My thought process only guides me to two words now for back stabbers and i.e.: “GOOD RIDDANCE” in this life and others to come

Tuesday, July 12, 2011

I love to be loved :-))

I enjoy my presence in this life
Coz people around me give me good vibes

I love to be around people who love there heart and show me the lighted path with all the angels that are right

I love to look myself into the mirror
Coz it does not anymore make me shiver

I love to make new friends
Coz I have realized that they are my biggest teachers and my strength

I love to communicate with the world
Coz world communicates with me in a song which sometimes I feel I have heard

I love to be in love with myself
Coz I have realized my value is in loving myself

Thursday, July 7, 2011

Karma follows

Every person in this world goes through these words.. trial , suffering , learning lessons .. the problem is we understand these words when our Karma hit us hard.. some realise it and some don't, some take it as a bad period and some as a growing period...I have found that the best way to be happy in such period is to rejoice in other's happiness alas, people waste there time in being sadistic and thinking where life is going and what is the meaning of there life.. I don't understand why do we have to sit and continuously think about the losses why not go ahead and think about the gains which we got in the past...

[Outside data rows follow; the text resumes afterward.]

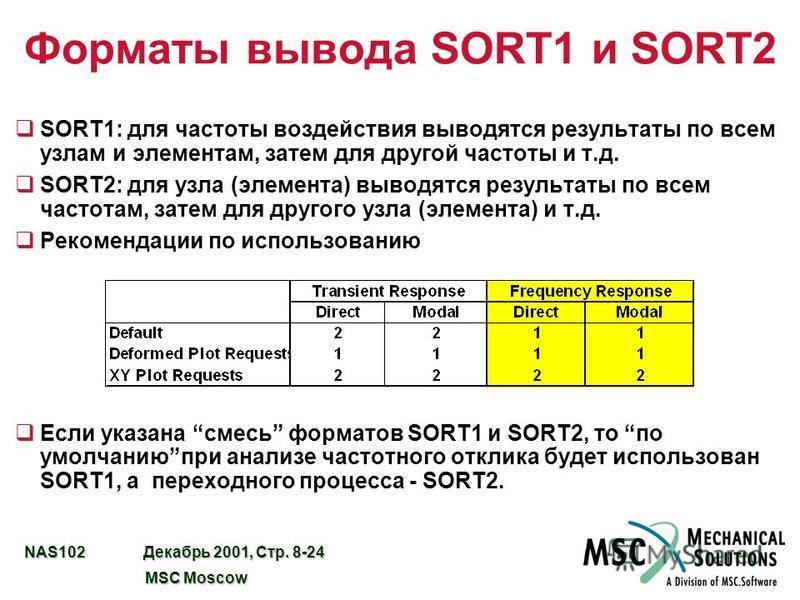 NAS102 Декабрь 2001, Стр. 8-24 MSC Moscow MSC Moscow Форматы вывода SORT1 и SORT2 qSORT1: для частоты воздействия выводятся результаты по всем узлам и элементам, затем для другой частоты и т.д. qSORT2: для узла (элемента) выводятся результаты по всем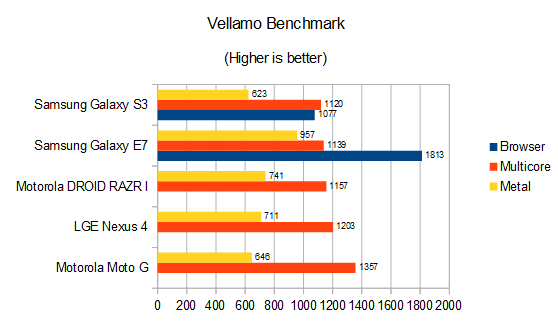 Samsung Galaxy E7 Review Vellamo Benchmark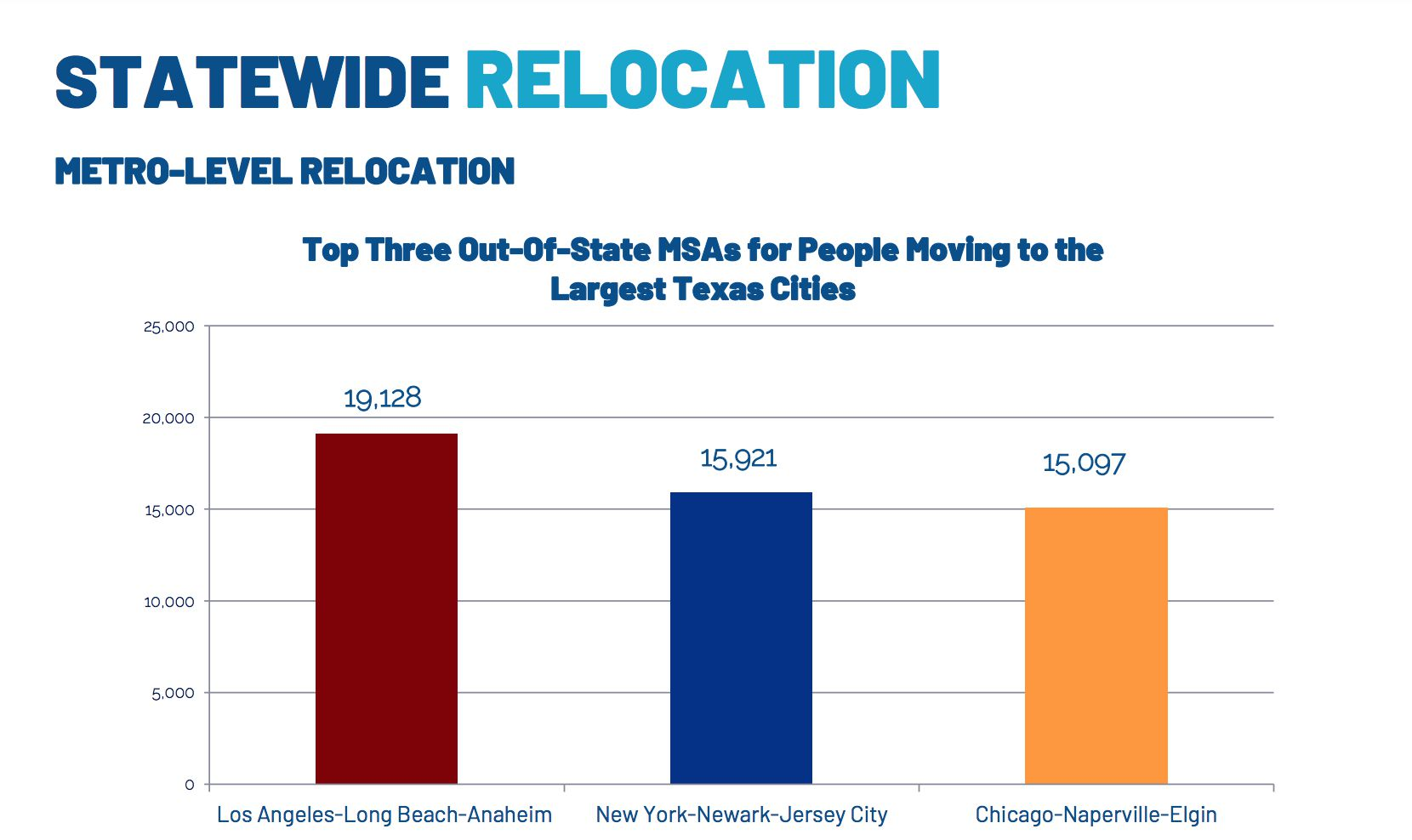 Most of the new Texans were from LA, New York and Chicago.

Everybody has to go through this testing time whether u want it or not, that is the reason I say never laugh when u see someone's suffering and never help Evil in killing someone whether physically, emotionally or mentally coz you never know how God will put you in the same situation when your time will come......

Sunday, June 26, 2011

Magic Wand !!!

Love to me is like a magic wand
whenever I am troubled it makes my problems ends.

Whenever I am Sad, It asks happiness to play my favorite band.
Love to me is like a magic wand.

People go after it and it comes to me slowly
Slowly and touches my soul & heart to show me there is no ugliness in accepting who I am.

Love to me is like a magic wand.

The moment this world communicates with me in a manner which I don't understand
Love comes and guides me to what I misunderstand.
No wonder it always acts like a magic wand
The more I give it away the more it comes back to me
and the moment I look back to thank Love
It gets lost in the sand.....

Thursday, June 16, 2011

A thought!!!

My heart is longing for true happiness
When I searched it everywhere all I could find it emptiness
Emptiness in people mind acting in living there own life but hiding behind.
Behind the walls of chase I am unable to see his face.
Who is he and what he wants is the question wandered my life for long.
Now I chose to give up and concentrate on my life because I have realized that the true happiness comes in when u stop looking for it and stand still for a while
Peace has taken me over no more gossips , no more hatred I care no more , I see no more and I believe no more.
No more in this outer world cause it has nothing but negative layer which is enough to make me distract from my happiness and from people that I care

World is happy when my heart is happy
I have understood this coz now I have created a layer of my happiness which I share.